Convert the data below into a numbered list with one entry per line, skipping blank lines. Leave the pictures out.

Data lines —
## start

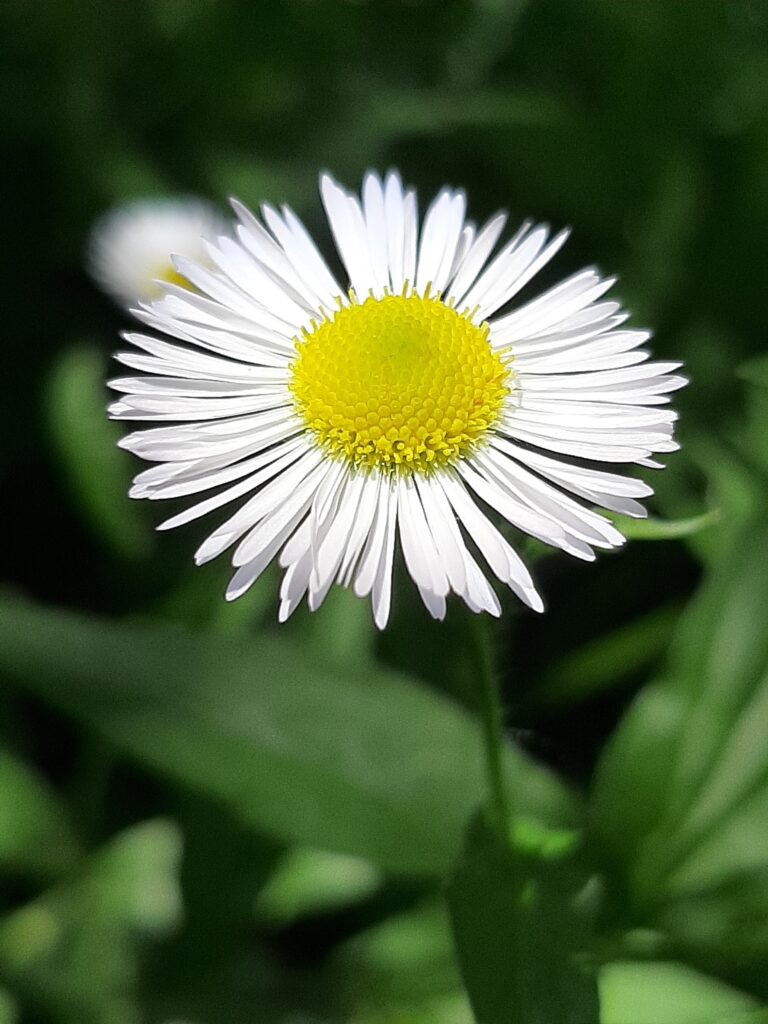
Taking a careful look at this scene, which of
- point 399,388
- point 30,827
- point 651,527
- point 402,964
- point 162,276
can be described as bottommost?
point 402,964

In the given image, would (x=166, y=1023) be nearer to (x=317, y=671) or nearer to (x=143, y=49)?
(x=317, y=671)

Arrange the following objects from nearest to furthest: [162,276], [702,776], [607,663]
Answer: [702,776]
[607,663]
[162,276]

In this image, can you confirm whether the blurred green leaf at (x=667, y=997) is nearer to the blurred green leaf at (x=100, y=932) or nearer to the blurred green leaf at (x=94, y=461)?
the blurred green leaf at (x=100, y=932)

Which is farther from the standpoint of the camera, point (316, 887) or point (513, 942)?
point (316, 887)

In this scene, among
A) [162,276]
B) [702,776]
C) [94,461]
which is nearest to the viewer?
[702,776]

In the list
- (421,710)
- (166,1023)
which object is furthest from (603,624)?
(166,1023)

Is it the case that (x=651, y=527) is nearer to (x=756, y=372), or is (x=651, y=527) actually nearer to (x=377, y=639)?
(x=756, y=372)

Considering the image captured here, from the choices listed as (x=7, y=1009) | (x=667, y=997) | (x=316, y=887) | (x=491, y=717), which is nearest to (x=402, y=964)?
(x=316, y=887)
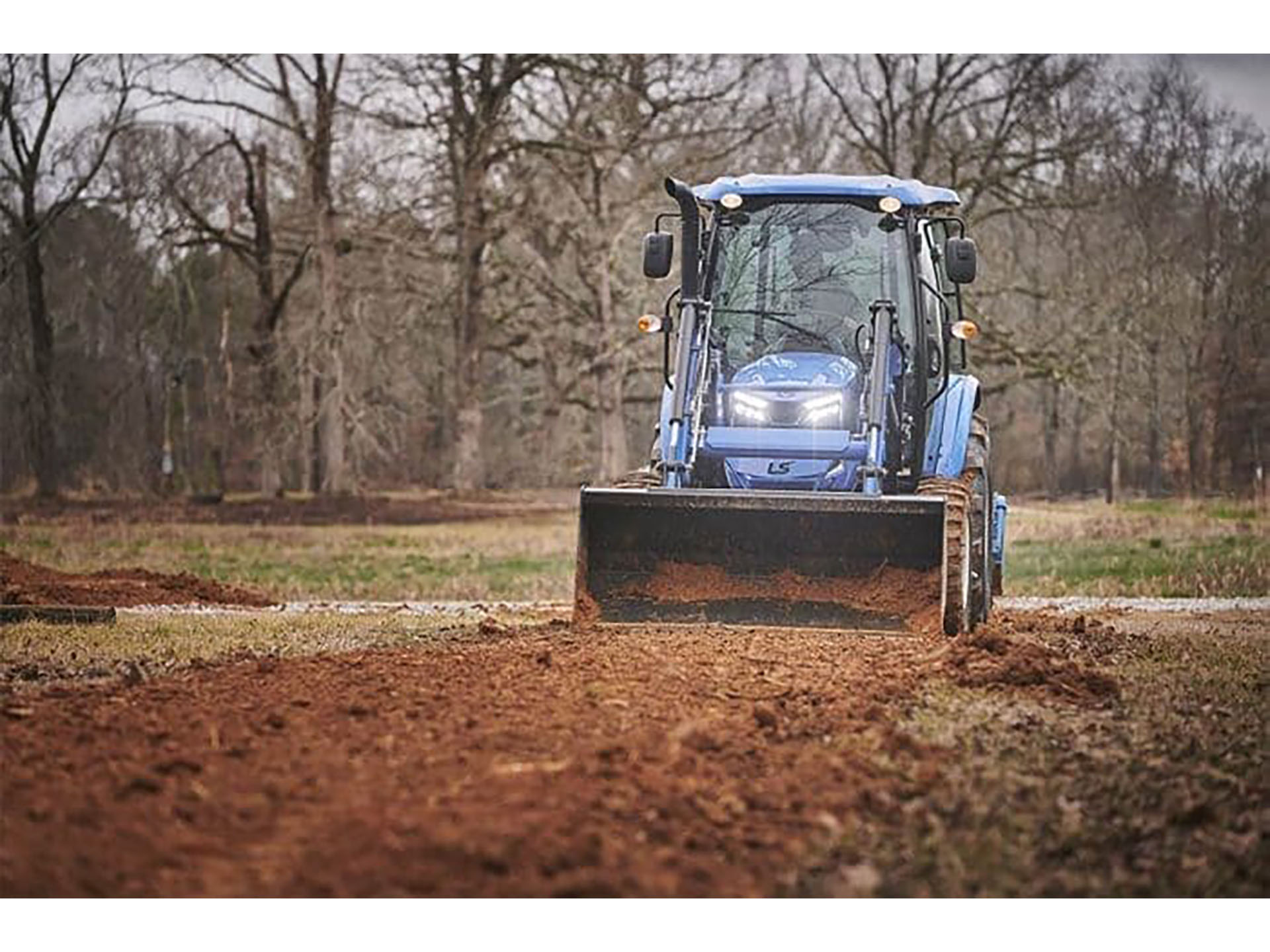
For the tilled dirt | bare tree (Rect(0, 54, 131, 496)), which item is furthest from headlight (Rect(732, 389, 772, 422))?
bare tree (Rect(0, 54, 131, 496))

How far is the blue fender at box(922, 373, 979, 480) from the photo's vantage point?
7.62m

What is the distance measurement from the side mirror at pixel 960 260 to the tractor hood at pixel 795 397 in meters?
0.54

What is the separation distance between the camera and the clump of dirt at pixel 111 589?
9242 mm

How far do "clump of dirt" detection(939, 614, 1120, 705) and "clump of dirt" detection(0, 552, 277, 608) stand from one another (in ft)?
13.8

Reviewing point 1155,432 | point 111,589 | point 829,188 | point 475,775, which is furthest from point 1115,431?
point 475,775

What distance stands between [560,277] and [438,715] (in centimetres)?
1164

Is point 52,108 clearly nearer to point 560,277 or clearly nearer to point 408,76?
point 408,76

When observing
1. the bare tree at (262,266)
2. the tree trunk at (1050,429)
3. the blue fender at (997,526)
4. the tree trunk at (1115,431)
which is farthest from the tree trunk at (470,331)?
the blue fender at (997,526)

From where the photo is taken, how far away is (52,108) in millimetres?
10414

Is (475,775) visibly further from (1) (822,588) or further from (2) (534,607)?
(2) (534,607)

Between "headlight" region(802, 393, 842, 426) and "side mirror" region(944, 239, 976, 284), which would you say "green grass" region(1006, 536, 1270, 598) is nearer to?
"headlight" region(802, 393, 842, 426)

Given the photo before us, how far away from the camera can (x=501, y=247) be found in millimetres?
16406

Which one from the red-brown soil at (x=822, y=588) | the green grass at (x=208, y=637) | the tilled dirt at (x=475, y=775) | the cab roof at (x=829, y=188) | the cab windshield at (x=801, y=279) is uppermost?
the cab roof at (x=829, y=188)

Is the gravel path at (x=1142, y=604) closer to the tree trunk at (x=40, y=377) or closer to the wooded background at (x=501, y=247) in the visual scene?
the wooded background at (x=501, y=247)
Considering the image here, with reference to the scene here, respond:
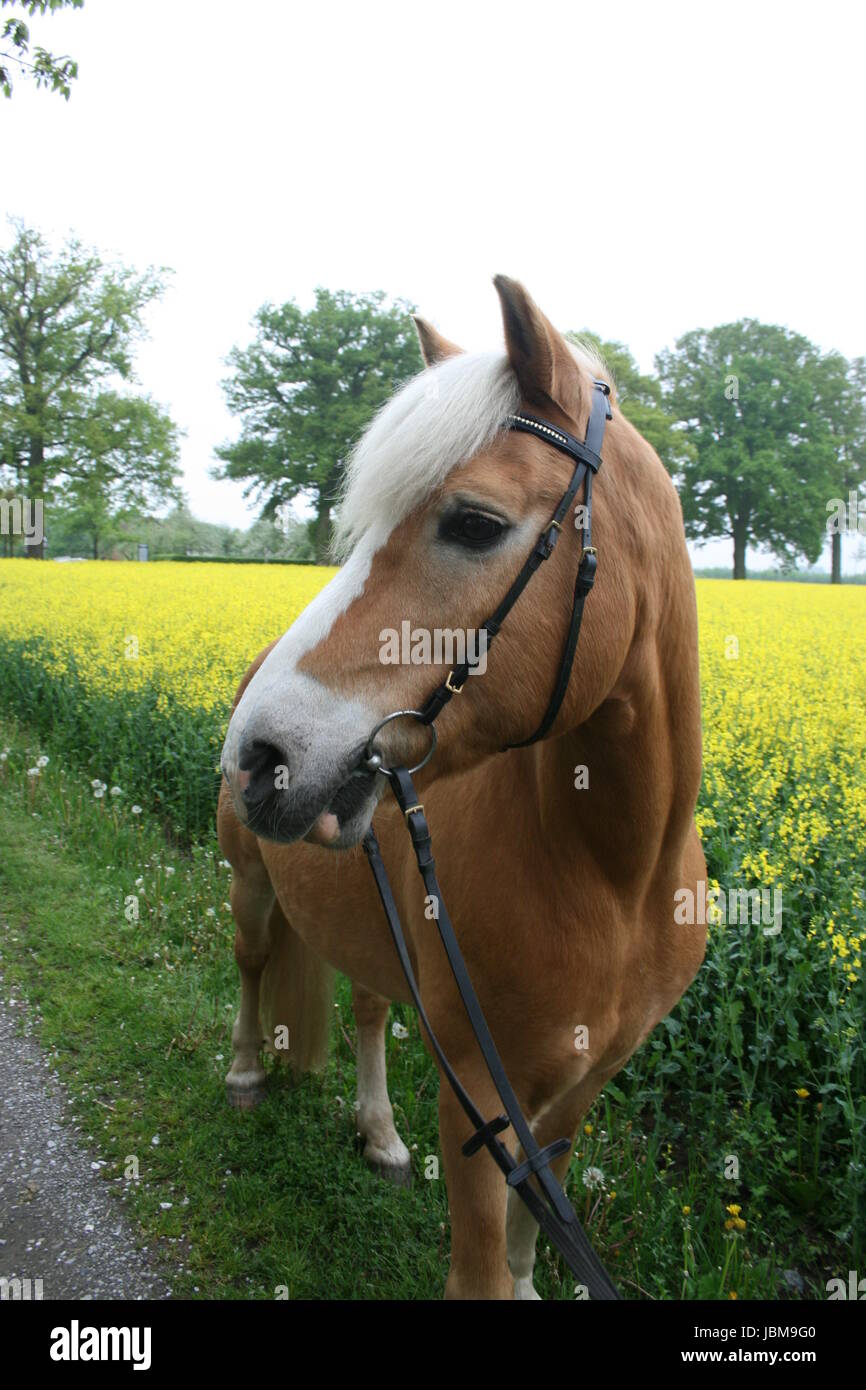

## end

Exercise solution —
1. Taking a careful look at this scene, which of
2. - point 399,388
3. - point 30,827
4. - point 651,527
5. - point 402,964
6. - point 162,276
7. can be described as bottommost?
8. point 402,964
9. In the given image, would (x=166, y=1023) be nearer to (x=317, y=671) or nearer to (x=143, y=49)?
10. (x=317, y=671)
11. Arrange the following objects from nearest to furthest: [162,276], [702,776], [607,663]
12. Answer: [702,776]
13. [607,663]
14. [162,276]
15. In this image, can you confirm whether the blurred green leaf at (x=667, y=997) is nearer to the blurred green leaf at (x=100, y=932) or nearer to the blurred green leaf at (x=94, y=461)?
16. the blurred green leaf at (x=100, y=932)
17. Which is farther from the standpoint of the camera, point (316, 887) or point (513, 942)?
18. point (316, 887)
19. In this scene, among
20. A) [162,276]
21. B) [702,776]
22. C) [94,461]
23. which is nearest to the viewer?
24. [702,776]
25. In the list
26. - (421,710)
27. - (166,1023)
28. which object is furthest from (603,624)?
29. (166,1023)
30. Is it the case that (x=651, y=527) is nearer to (x=756, y=372), or is (x=651, y=527) actually nearer to (x=377, y=639)?
31. (x=756, y=372)
32. Considering the image captured here, from the choices listed as (x=7, y=1009) | (x=667, y=997) | (x=316, y=887) | (x=491, y=717), which is nearest to (x=402, y=964)?
33. (x=316, y=887)
34. For the tilled dirt | bare tree (Rect(0, 54, 131, 496)), which item is furthest from headlight (Rect(732, 389, 772, 422))?
35. bare tree (Rect(0, 54, 131, 496))
36. How far is the blue fender at box(922, 373, 979, 480) from the photo's vantage point?
37. 7.62m
38. What is the distance measurement from the side mirror at pixel 960 260 to the tractor hood at pixel 795 397 in meters?
39. 0.54
40. What is the separation distance between the camera and the clump of dirt at pixel 111 589?
41. 9242 mm
42. How far do "clump of dirt" detection(939, 614, 1120, 705) and "clump of dirt" detection(0, 552, 277, 608) stand from one another (in ft)?
43. 13.8
44. Reviewing point 1155,432 | point 111,589 | point 829,188 | point 475,775, which is furthest from point 1115,431?
45. point 475,775
46. What distance stands between [560,277] and [438,715] (in centimetres)?
47. 1164
48. Is point 52,108 clearly nearer to point 560,277 or clearly nearer to point 408,76?
49. point 408,76
50. When observing
51. 1. the bare tree at (262,266)
52. 2. the tree trunk at (1050,429)
53. 3. the blue fender at (997,526)
54. 4. the tree trunk at (1115,431)
55. which is farthest from the tree trunk at (470,331)?
56. the blue fender at (997,526)
57. From where the photo is taken, how far away is (52,108) in millimetres?
58. 10414
59. Is (475,775) visibly further from (1) (822,588) or further from (2) (534,607)?
60. (2) (534,607)
61. Between "headlight" region(802, 393, 842, 426) and "side mirror" region(944, 239, 976, 284), which would you say "green grass" region(1006, 536, 1270, 598) is nearer to?
62. "headlight" region(802, 393, 842, 426)
63. Given the photo before us, how far away from the camera can (x=501, y=247) be found in millimetres?
64. 16406
65. Which one from the red-brown soil at (x=822, y=588) | the green grass at (x=208, y=637) | the tilled dirt at (x=475, y=775) | the cab roof at (x=829, y=188) | the cab windshield at (x=801, y=279) is uppermost?
66. the cab roof at (x=829, y=188)
67. Is the gravel path at (x=1142, y=604) closer to the tree trunk at (x=40, y=377) or closer to the wooded background at (x=501, y=247) in the visual scene?
68. the wooded background at (x=501, y=247)
69. Considering the image here, with reference to the scene here, respond:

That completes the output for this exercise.